Restaurants, bars and other social venues have been shuttered as state and local governments implemented tough measures to control the spread of COVID-19, the respiratory illness caused by the coronavirus. Clothing retailers have also closed shop as have some manufacturers, while transportation has been drastically scaled back, leaving millions unemployed.
Fears of a sharp global recession and an oil price war between Saudi Arabia and Russia have led to a collapse in crude prices. This is expected to offset price increases caused by bottlenecks in the supply chain.
Excluding the volatile food and energy components, the CPI dipped 0.1% in March, the first drop since January 2010. The so-called core CPI had increased 0.2% for two straight months. Underlying inflation fell in March also as prices for new motor vehicles declined. In the 12 months through March, the core CPI rose 2.1% after increasing 2.4% in February.

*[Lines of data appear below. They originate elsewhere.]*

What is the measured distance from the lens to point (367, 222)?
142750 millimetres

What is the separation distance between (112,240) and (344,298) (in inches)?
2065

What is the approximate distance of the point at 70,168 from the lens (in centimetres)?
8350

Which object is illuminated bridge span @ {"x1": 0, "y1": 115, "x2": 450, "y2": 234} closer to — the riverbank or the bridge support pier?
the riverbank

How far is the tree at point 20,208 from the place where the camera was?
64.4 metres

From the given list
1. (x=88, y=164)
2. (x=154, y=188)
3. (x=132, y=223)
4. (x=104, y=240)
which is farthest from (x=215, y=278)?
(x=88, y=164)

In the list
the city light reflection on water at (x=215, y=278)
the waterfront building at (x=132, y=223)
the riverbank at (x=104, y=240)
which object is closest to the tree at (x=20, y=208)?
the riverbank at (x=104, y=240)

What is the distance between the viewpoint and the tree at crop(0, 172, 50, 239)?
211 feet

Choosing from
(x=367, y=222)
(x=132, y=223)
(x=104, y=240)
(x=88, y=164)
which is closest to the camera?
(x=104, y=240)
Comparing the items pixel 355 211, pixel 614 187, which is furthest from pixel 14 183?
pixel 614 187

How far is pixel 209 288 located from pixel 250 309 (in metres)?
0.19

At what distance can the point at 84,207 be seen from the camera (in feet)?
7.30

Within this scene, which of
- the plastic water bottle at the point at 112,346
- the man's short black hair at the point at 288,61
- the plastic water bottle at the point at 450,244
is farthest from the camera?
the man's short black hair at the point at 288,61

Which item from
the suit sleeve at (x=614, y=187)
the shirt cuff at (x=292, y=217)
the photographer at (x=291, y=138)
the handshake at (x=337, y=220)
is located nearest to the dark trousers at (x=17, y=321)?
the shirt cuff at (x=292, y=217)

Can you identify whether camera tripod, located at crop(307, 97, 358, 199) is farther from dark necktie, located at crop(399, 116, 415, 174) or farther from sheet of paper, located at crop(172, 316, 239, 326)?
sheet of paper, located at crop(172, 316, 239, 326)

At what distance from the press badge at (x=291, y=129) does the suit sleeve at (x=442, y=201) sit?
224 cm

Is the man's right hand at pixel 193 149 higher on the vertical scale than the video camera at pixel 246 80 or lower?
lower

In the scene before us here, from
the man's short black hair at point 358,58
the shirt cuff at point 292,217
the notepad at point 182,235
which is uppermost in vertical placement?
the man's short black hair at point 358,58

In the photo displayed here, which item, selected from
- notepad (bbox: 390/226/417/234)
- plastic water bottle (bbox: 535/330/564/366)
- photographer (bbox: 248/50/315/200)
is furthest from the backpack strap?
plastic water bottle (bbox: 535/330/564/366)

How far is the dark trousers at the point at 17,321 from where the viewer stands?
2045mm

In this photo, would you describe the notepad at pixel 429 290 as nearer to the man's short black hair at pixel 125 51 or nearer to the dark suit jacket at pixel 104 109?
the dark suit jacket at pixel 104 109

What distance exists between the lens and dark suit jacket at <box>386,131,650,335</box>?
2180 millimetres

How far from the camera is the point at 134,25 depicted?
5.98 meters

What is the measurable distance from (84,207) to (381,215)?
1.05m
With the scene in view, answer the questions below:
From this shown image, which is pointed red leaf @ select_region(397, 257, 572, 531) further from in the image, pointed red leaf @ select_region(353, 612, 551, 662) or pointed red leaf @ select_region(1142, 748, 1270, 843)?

The Fed tracks the core personal consumption expenditures (PCE) price index for its 2% inflation target.
The core PCE price index increased 1.8% on a year-on-year basis in February after rising 1.7% in January. It undershot its target in 2019. With some components in the producer price index report that feed into the core PCE price index weakening in March, economists expect inflation pulled back last month.
March's core PCE price index data will be released at the end of the month.